Две коровы были колхозные, третья — мужика Леонтия, многодетного инвалида войны.
О случившемся Михайловка узнала довольно быстро, сам пастух первым и сообщил. Прибежал к председателю колхоза Ивану Павловичу Журавлеву, запыхавшийся, в шапке, лицо то ли в каплях пота, то ли в дождинках.
— Беда, Павлович, — сказал, едва переступив порог.
Журавлев как раз заканчивал обед, опустил в миску алюминиевую ложку, встревожился.
— Молоньёй трех коров… — обессиленно присел на лавку пастух. — Я не виноват, ей-богу… Двух колхозных и Левонтия… Уж лучше б мою, чем его… Придется теперь свою ему отдавать, раз уж так… Заработал, мать твою. Говорила ведь баба: не зарись на это пастушество.
Иван Павлович встал из-за стола, подошел к пастуху, озабоченно помял подбородок.
— Ладно, иди к стаду, что-нибудь придумаем…
Пастух медленно напялил мокрую шапку, ни слова не говоря, вышел.
Журавлев ходил в раздумье по хате. Жаль колхозных коров, жаль.
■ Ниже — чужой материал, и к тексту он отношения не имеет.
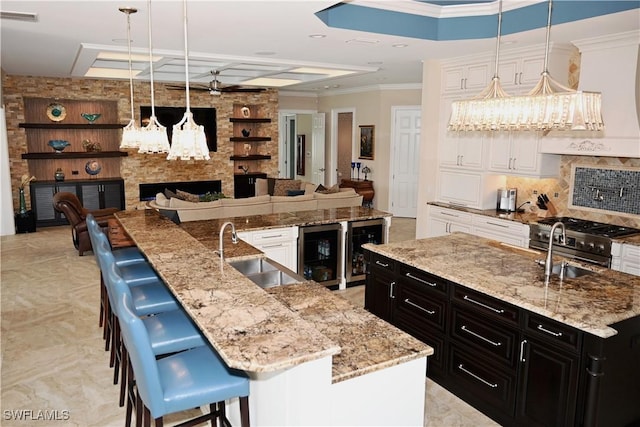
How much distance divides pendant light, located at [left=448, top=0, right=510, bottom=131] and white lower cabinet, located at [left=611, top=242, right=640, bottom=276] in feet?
7.20

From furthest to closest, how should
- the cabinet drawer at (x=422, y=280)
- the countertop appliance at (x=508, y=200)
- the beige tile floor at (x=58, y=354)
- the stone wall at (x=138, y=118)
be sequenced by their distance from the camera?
1. the stone wall at (x=138, y=118)
2. the countertop appliance at (x=508, y=200)
3. the cabinet drawer at (x=422, y=280)
4. the beige tile floor at (x=58, y=354)

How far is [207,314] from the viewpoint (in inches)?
83.0

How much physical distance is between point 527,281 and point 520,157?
116 inches

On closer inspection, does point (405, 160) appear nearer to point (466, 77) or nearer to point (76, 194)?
point (466, 77)

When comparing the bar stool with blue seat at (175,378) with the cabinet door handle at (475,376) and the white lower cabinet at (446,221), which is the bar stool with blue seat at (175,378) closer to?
the cabinet door handle at (475,376)

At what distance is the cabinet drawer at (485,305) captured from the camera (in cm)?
280

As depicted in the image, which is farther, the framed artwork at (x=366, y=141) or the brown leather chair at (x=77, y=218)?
the framed artwork at (x=366, y=141)

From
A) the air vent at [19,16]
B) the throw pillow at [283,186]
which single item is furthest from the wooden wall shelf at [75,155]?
the air vent at [19,16]

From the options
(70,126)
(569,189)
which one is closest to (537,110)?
(569,189)

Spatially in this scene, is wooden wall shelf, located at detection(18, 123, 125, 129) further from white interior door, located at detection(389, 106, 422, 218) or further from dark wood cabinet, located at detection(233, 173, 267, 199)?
white interior door, located at detection(389, 106, 422, 218)

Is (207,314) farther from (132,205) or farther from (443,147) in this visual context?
(132,205)

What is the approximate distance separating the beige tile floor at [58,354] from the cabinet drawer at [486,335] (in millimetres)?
471

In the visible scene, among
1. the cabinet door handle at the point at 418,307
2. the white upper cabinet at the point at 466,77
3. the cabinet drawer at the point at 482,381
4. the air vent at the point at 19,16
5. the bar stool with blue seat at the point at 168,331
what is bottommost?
the cabinet drawer at the point at 482,381

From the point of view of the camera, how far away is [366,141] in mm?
10625
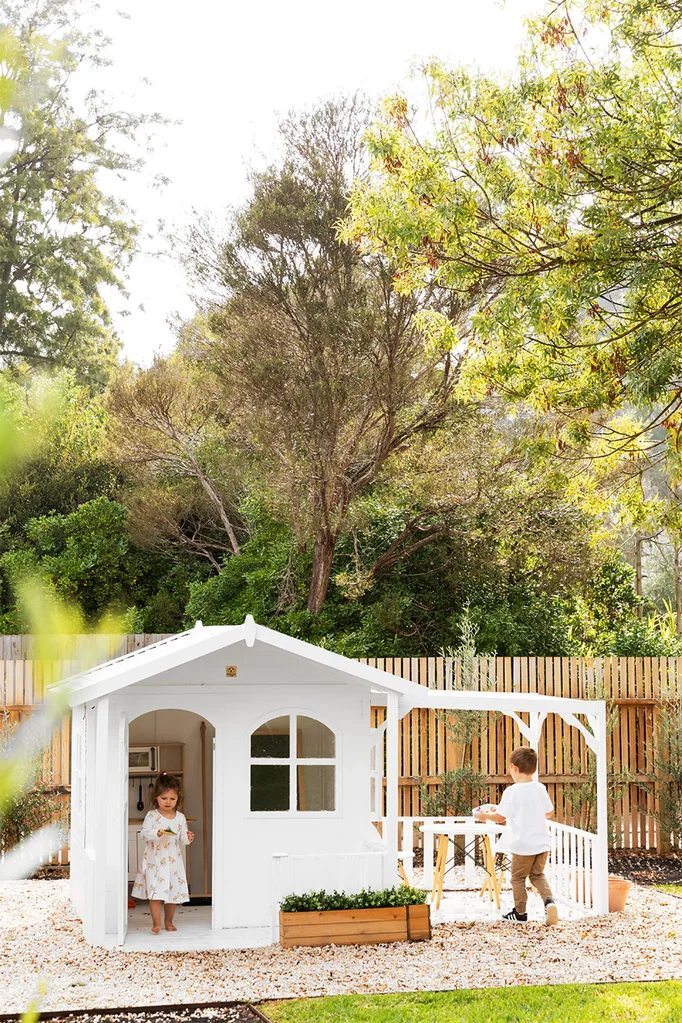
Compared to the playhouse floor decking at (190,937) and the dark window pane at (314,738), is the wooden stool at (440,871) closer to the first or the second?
the dark window pane at (314,738)

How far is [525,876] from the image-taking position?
10.0 metres

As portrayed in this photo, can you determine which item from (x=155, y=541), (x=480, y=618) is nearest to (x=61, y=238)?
(x=480, y=618)

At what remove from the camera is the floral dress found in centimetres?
968

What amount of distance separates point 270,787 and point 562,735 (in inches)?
220

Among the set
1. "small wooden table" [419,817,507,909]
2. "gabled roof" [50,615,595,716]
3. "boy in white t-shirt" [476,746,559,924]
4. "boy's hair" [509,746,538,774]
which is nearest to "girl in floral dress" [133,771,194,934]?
"gabled roof" [50,615,595,716]

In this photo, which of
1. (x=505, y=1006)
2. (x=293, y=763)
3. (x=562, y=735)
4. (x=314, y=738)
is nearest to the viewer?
(x=505, y=1006)

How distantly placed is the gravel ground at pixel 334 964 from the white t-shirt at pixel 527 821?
2.21 feet

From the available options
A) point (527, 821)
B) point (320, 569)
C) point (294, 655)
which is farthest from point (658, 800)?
point (320, 569)

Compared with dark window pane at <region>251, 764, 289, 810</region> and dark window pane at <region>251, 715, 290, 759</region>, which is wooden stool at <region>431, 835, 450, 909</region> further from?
dark window pane at <region>251, 715, 290, 759</region>

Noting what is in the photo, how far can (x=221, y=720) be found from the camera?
9984 mm

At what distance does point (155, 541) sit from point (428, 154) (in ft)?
45.2

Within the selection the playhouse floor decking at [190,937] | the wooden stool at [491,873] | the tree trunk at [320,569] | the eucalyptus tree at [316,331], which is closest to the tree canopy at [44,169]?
the playhouse floor decking at [190,937]

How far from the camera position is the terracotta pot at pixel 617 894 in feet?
34.5

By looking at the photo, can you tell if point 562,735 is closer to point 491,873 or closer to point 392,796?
point 491,873
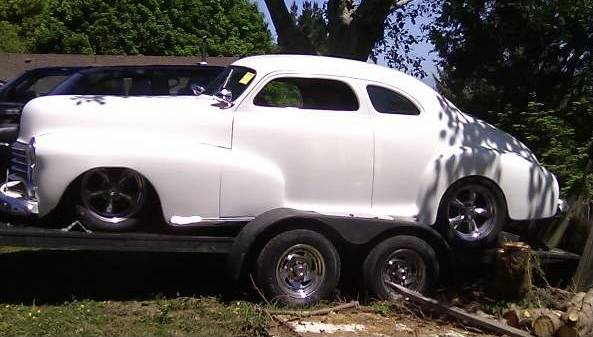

Было восемнадцать, теперь шестнадцать осталось. Из них четыре яловые. Пропадет теперь план молокосдачи, ни за что не вытащить его. И с пастуха ничего не взыщешь — стихия. Если бы он мог беду отвести, самого себя бы подставил: он мужик такой — болеет за колхозное добро.
А как с Леонтием быть? У него — шестеро детей, без молока они погибнут. Лето к тому же стоит голодное, июнь только, до июльской молодой картошки еще далеко. Без коровы не прожить Леонтию, никак не прожить… Пастух обмолвился: «Придется свою корову отдавать…» Так и у него ж четверо — мал мала меньше. Куда и ему без молока?